▶ **EXCERPT**:
Senate Majority Leader Mitch McConnell and Senate Judiciary Chairman Chuck Grassley have criticized the timeline of Ford's decision to come forward, while Sen. Orrin Hatch suggested Ford was simply "mixed up." Sen. Grassley further trivialized the allegations by claiming he'd "hate to have someone ask [him] what [he] did 35 years ago," as if attempting to rape a woman is just an embarrassing, run-of-the-mill teenage boy thing and Kavanaugh is being unfairly scrutinized.
Ford's allegations involve Kavanaugh covering her mouth, increasing the volume of music at the party to cover her screams, and attacking her and trying to remove her clothing, leading her to seek therapy afterward. "I thought he might inadvertently kill me," Ford, who is now 51, told the Washington Post. "He was trying to attack me and remove my clothing."
Anonymous accusations of assault are often discredited on the basis of their anonymity, but so are public allegations against famous men in positions of power, as defenders of the accused men suggest women who come forward are merely seeking attention and opportunity. Of course, this dismisses the reality that survivors have nothing to gain and everything to lose — their reputations, their safety, the safety of their families and loved ones — in coming forward.
Notably, a woman who publicly accused former Alabama Senate candidate Roy Moore of assaulting her as a teenager was the victim of an arson attack on her home last year. On the 2016 campaign trail, after roughly two dozen women accused Trump of sexual misconduct, the then-candidate unleashed character attack after character attack on each woman — including sharp criticisms of their looks and personal lives — before crowds numbering in the thousands.

▶ **PROBLEM 1**: Name each senator mentioned in the passage on the Kavanaugh allegations.
▶ **PROBLEM 2**: Resume the passage on the Kavanaugh allegations after its last sentence.

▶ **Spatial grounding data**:
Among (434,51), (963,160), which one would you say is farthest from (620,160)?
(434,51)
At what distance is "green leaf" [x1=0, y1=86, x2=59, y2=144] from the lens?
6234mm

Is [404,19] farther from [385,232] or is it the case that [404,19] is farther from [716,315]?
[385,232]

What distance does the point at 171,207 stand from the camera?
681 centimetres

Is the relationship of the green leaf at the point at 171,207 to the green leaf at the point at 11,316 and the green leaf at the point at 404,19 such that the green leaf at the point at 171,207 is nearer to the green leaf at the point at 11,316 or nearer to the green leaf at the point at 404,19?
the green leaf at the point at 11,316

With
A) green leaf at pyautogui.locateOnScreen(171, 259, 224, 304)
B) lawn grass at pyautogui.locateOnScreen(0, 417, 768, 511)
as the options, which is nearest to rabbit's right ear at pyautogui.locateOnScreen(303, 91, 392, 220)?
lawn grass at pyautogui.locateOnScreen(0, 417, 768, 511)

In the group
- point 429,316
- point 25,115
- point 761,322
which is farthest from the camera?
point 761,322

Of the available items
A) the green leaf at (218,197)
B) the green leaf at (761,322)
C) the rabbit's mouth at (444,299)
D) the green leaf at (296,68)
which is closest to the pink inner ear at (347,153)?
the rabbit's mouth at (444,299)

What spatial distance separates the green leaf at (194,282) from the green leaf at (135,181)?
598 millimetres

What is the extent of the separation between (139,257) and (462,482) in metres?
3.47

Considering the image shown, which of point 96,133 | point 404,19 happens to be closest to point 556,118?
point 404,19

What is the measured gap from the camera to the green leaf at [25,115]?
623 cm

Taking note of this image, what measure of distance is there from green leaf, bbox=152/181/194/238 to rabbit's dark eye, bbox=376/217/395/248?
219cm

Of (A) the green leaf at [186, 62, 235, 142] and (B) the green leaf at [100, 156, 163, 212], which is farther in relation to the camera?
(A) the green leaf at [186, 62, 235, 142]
---
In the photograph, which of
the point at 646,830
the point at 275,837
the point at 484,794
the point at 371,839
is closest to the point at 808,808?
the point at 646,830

▶ **EXPECTED OUTPUT 1**: Mitch McConnell, Chuck Grassley, Orrin Hatch

▶ **EXPECTED OUTPUT 2**:
On Tuesday, The New York Times reported that Ford is now being subjected to death threats and has had to evacuate her home and request security for herself and her family. Women like Ford come forward not for any perceived advantage, but despite being aware that doing so is certainly against their best interests and safety.
Anywhere from 63 to 90 percent of sexual assaults go unreported, with survivors often citing fear of being blamed, intimidated by law enforcement, socially ostracized, and, of course, disbelieved as reasons for not reporting. If survivors choose to come forward at all, it's not uncommon for them to do so after years of private grappling, and as a result, the evidence they are capable of providing is often limited to their own testimony.
In light of the inherently gendered nature of credibility and who is more likely to receive trust and sympathy — as we're already seeing with the response to allegations against Kavanaugh — it should hardly be surprising that so few survivors come forward.
When we treat accused men as if they're the ones being victimized and oppressed, we create a false equivalence between holding male abusers accountable and the traumatic experience of being subjected to sexual assault. We suggest that these two entirely different experiences are somehow comparable; that the act of assaulting someone and the act of coming forward are somehow both oppressive behaviors. And even more dangerously, we suggest that sexual assault is something women lie about to victimize men. The appropriation of victimhood by men accused of sexual assault is dangerous in any space — and certainly in Congress, as senators prepare to make a decision that could alter the future of the country.